Le paradoxe d’une méthodologie pragmatique

J’imaginais que le manuel pourrait être condamné comme étant contraire à l’esprit de la matière. En effet, la culture générale a vocation à développer la grille d’interprétation du monde et la capacité de réflexion de l’étudiant, et de prime abord, la méthode des paragraphes « tout cuits » va contre cet objectif.

Peut-être, mais cette critique ne reflète pas le véritable intérêt de l’élève.

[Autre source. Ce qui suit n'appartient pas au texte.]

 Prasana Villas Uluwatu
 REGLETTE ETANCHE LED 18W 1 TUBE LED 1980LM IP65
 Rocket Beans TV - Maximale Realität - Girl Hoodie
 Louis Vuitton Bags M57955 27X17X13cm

Combien louable, la finalité humaniste qui la sous-tend est coupée de la réalité pratique des concours, lesquels ne récompensent pas les candidats les plus cultivés ou les plus matures intellectuellement, mais les plus scolaires. Ils constituent de fait une industrie où les qualités liées à l’esprit de la matière ne peuvent pas être réellement mesurées (si tant est qu’elles puissent l’être dans l’absolu). Ainsi, dit précisément, la méthode des paragraphes « tout cuits » permet à un candidat de se préparer de manière suprêmement pragmatique aux concours, avec pour seule et unique boussole ses notes finales en dissertation.

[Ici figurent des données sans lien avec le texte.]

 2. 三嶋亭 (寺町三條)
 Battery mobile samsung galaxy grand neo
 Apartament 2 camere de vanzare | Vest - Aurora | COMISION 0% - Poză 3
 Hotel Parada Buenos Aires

Il est cependant une magie inattendue, ai-je constaté, à ce sec pragmatisme.

Une fois que la priorité des priorités – être prêt pour les concours – est assurée, les élèves tendent à s’intéresser aux idées des paragraphes pour elles-mêmes, car elles sont rendues très accessibles par le format. Il semble donc in fine que les paragraphes « tout cuits » travaillent paradoxalement pour l’idéal humaniste qu’ils pourraient être accusés de mépriser, quand la seule chose que réussissent à faire les supports traditionnels, c’est braquer les élèves contre l’esprit de la matière qu’ils brandissent.

Sur un plan plus général, ce paradoxe m’inspire un certain optimisme : j’ai l’impression que l’obsession de la productivité qui se répand avec logique de la rationalisation et de l’optimisation technique du monde – dans laquelle s’inscrit, à son très modeste niveau, ma méthode des paragraphes « tout cuits » – j’ai l’impression que cette obsession n’est peut-être pas incompatible, tout compte fait, avec le perfectionnement moral de l’individu.

Peut-être est-elle au contraire un détour bienvenu.